Zmniejszenie ilości ciepła produkowanego w organizmie krowy można uzyskać poprzez zwiększenie udziału pasz treściwych w dawce. Dzieje się tak dlatego, że znacznie więcej ciepła powstaje w czasie fermentacji w żwaczu włóknistych pasz objętościowych.
Skutki stresu cieplnego złagodzić więc mogą takie dodatki paszowe, które ułatwiają fermentację w żwaczu, w tym żywe kultury drożdży oraz ich metabolity, a także kwaśny węglan sodu. Główną metodą zapobiegania przegrzewania się krów jest zatem żywienie dawkami zbilansowanymi, również pod względem zawartości włókna i skrobi.
W okresie upałów warto stosować
dodatki tłuszczu, bo przemiany tłuszczowe w organizmie powodują mniejszą – niż w przypadku węglowodanów – produkcję ciepła. Dodatek tłuszczu powinien być tak dopasowany do reszty dawki pokarmowej, aby nie powodował zmniejszenia pobrania paszy.

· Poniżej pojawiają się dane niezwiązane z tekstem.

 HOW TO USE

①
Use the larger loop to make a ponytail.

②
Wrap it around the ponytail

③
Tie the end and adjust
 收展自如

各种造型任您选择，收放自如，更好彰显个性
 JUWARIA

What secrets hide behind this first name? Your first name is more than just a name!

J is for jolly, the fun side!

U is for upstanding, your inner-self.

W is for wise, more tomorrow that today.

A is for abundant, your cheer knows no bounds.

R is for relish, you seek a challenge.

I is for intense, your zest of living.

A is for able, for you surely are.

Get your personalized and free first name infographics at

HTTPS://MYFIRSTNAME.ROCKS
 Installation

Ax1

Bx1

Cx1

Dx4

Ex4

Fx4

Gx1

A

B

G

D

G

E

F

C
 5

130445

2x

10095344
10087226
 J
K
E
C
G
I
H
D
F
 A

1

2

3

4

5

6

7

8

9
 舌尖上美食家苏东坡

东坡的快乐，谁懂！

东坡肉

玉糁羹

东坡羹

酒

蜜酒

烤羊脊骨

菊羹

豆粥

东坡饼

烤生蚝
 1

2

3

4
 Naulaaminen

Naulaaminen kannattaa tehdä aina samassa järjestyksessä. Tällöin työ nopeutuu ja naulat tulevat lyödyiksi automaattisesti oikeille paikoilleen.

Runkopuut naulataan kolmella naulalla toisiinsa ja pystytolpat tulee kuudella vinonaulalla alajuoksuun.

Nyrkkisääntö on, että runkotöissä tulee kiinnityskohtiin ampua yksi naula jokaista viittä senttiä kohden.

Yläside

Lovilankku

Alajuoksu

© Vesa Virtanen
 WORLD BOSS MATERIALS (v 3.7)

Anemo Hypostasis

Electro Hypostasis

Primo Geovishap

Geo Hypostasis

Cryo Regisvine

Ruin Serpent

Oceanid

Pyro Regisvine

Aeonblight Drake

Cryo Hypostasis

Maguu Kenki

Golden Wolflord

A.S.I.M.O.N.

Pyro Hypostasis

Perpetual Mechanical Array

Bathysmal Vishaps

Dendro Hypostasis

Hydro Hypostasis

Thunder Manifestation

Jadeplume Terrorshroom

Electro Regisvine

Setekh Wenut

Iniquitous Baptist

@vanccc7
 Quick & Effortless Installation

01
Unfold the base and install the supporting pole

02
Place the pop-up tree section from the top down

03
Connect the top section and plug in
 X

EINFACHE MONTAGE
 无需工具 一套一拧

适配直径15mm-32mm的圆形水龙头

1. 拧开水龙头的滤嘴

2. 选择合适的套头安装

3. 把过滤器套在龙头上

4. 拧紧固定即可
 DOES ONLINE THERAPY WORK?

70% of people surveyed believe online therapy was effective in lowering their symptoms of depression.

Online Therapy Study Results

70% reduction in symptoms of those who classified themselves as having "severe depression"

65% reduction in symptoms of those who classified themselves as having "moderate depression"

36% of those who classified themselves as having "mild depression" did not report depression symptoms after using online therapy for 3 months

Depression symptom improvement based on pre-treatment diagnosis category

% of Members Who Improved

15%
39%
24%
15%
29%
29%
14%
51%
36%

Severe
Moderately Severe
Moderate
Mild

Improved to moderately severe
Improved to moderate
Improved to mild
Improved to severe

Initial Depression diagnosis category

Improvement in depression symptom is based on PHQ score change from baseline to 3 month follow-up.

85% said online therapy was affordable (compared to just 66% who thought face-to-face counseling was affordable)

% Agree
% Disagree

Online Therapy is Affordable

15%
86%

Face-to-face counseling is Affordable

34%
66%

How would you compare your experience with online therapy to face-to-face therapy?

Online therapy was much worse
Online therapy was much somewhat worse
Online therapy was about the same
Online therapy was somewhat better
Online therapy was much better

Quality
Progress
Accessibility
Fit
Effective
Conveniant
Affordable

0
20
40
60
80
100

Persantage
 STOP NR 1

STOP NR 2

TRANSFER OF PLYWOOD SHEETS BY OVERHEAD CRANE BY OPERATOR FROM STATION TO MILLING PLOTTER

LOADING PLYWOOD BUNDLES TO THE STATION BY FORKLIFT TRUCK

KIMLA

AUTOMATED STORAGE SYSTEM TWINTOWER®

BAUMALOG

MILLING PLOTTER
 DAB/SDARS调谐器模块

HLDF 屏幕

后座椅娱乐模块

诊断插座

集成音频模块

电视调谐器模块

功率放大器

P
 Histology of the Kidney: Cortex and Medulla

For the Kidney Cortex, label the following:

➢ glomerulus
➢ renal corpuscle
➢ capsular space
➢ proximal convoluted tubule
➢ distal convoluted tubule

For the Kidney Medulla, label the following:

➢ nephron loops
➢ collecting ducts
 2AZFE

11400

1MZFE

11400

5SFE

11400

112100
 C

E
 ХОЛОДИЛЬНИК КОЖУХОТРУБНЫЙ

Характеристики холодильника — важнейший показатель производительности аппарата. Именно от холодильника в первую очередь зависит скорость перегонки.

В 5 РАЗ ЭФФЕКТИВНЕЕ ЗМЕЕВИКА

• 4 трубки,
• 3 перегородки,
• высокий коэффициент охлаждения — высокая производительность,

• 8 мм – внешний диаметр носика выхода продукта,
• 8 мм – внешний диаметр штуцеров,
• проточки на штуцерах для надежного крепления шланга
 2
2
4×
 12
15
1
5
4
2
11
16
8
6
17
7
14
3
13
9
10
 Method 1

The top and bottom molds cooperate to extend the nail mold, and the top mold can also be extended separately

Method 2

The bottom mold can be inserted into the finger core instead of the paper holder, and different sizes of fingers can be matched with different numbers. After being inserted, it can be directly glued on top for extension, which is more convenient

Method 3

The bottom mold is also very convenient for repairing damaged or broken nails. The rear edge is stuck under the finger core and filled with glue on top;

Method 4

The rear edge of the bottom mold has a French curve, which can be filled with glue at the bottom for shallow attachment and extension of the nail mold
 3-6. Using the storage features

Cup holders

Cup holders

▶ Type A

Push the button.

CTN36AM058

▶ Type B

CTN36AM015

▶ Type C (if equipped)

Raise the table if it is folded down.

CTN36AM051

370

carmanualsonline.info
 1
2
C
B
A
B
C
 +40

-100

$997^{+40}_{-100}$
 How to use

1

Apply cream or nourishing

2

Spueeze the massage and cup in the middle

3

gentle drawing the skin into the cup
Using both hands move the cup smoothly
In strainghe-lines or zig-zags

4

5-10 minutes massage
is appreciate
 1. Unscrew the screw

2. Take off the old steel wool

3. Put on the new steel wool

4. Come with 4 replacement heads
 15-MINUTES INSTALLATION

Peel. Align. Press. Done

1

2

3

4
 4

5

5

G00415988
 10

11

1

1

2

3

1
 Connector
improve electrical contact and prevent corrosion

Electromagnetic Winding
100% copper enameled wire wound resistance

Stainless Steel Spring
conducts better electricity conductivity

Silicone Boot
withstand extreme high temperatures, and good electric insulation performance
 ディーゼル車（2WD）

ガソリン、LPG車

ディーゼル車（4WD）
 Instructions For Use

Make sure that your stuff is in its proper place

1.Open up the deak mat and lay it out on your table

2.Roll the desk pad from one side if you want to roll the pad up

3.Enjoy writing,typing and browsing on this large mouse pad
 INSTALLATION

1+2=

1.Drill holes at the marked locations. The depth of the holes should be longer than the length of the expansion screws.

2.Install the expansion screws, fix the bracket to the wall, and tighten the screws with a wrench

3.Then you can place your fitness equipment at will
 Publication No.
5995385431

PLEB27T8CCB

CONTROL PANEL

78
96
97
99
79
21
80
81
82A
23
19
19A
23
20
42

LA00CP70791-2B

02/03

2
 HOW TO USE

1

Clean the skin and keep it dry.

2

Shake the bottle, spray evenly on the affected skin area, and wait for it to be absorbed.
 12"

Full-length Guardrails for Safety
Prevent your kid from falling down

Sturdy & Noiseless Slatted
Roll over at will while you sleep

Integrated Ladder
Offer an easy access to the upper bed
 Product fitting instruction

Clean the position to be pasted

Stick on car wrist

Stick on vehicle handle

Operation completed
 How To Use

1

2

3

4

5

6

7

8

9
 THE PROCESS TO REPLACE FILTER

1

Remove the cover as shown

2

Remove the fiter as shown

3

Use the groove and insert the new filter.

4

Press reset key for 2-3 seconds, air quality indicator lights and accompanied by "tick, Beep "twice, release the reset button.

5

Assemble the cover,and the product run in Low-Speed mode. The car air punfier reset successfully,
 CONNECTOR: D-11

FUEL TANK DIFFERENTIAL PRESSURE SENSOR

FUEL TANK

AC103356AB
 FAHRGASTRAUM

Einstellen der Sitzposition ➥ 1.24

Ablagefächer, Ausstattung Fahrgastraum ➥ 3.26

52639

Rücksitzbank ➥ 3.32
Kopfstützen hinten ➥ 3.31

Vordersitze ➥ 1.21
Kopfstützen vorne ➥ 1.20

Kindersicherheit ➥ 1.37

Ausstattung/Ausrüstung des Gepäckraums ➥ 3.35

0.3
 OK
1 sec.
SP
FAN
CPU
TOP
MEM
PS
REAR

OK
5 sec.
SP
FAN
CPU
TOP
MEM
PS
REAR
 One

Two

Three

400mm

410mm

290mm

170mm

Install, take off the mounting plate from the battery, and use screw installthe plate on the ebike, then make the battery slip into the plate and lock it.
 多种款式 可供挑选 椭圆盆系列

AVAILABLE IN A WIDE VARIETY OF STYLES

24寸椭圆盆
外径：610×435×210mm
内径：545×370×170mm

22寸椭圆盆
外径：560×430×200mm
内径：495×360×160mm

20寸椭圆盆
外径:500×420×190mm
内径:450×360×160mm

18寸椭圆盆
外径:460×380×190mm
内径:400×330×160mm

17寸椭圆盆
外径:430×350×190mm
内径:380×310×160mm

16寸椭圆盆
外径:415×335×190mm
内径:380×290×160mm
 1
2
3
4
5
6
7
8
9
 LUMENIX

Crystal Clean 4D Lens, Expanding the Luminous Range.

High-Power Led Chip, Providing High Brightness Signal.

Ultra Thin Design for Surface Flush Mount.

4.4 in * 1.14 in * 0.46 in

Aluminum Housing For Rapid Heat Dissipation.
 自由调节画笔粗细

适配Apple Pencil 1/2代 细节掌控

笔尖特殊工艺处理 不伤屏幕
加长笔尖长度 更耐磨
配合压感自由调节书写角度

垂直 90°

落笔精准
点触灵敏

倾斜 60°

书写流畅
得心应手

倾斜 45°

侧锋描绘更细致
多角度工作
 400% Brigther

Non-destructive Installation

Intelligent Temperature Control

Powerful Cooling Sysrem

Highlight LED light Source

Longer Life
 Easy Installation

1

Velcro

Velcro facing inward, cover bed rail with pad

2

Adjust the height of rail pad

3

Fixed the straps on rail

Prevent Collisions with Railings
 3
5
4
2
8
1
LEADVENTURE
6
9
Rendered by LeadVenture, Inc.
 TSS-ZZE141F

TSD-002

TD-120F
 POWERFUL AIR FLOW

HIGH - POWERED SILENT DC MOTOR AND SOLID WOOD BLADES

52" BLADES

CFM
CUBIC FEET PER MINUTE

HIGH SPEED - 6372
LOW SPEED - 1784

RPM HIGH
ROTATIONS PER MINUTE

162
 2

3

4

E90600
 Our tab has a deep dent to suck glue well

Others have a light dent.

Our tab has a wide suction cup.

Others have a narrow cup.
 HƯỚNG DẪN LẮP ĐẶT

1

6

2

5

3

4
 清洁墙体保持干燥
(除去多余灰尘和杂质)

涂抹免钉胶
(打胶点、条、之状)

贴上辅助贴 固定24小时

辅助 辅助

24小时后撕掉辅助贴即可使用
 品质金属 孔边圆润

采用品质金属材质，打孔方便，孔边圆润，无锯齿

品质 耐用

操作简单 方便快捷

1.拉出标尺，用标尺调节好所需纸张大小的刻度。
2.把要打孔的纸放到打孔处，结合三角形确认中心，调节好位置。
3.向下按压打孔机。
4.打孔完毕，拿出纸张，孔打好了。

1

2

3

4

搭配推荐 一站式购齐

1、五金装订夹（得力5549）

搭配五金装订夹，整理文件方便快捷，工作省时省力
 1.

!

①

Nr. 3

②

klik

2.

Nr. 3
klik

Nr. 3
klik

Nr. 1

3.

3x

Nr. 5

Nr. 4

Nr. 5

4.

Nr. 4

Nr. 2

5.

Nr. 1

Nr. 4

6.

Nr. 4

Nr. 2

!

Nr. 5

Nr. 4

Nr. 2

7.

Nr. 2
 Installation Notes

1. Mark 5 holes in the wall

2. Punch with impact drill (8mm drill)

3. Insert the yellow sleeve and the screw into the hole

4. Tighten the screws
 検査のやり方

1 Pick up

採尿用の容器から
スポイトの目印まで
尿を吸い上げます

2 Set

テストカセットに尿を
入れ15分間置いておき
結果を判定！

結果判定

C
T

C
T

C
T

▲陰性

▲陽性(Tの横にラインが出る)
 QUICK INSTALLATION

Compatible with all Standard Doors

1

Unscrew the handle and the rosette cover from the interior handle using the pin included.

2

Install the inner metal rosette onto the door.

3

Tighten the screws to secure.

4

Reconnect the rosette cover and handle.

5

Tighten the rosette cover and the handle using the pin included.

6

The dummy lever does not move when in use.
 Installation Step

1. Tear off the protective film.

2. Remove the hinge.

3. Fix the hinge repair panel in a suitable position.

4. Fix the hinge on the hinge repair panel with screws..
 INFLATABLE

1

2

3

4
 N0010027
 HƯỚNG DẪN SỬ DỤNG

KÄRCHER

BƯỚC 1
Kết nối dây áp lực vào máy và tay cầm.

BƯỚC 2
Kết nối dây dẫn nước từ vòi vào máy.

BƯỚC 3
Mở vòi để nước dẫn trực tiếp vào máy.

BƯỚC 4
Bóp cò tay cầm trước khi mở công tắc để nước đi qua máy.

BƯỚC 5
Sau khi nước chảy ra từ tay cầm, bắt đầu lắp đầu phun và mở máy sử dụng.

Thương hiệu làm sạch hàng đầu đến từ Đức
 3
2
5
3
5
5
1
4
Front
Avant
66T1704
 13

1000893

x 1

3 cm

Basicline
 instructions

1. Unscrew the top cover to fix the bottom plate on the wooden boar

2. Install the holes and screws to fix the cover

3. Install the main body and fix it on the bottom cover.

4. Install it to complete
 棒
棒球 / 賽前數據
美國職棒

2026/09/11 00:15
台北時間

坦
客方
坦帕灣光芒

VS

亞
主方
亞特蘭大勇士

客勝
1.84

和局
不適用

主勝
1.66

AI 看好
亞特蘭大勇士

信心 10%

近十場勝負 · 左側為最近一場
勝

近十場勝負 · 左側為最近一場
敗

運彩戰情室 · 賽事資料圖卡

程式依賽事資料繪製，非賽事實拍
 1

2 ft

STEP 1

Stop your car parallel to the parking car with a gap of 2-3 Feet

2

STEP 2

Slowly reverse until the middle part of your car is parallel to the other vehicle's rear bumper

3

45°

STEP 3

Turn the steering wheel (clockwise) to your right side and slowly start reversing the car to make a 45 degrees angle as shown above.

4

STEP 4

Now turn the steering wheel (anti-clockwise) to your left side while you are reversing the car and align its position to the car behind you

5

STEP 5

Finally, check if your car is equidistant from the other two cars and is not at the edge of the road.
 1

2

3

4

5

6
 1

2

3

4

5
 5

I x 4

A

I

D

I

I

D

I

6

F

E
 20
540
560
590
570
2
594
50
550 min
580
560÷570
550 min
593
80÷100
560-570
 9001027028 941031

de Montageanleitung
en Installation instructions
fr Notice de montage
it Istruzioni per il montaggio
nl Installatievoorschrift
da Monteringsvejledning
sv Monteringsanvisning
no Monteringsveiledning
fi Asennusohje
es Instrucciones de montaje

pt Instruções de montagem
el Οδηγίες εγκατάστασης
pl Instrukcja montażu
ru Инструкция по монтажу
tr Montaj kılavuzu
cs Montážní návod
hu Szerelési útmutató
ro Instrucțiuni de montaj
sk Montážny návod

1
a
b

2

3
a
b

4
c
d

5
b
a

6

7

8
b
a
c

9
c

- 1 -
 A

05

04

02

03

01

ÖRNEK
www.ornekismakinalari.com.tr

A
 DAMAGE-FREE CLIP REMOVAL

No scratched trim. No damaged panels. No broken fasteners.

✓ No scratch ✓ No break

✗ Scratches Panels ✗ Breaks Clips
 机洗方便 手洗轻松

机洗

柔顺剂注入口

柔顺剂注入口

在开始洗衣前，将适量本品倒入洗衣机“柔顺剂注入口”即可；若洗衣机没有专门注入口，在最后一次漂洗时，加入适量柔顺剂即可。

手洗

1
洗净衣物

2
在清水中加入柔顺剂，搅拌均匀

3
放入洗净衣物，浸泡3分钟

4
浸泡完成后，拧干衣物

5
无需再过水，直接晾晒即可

Gdy tradycyjnie stosuje się w oborze na przykład 300–400 g tłuszczu chronionego, w okresie letnim dawka ta może zostać zwiększona nawet do 500–600 g pod warunkiem, że nie spowoduje to zmniejszenia pobrania paszy.
Warto również pamiętać, że wydalanie z organizmu nadmiaru amoniaku powstającego w żwaczu jest kosztowne energetycznie i potęguje skutki stresu cieplnego.
Unikajmy więc przekarmiania krów białkiem.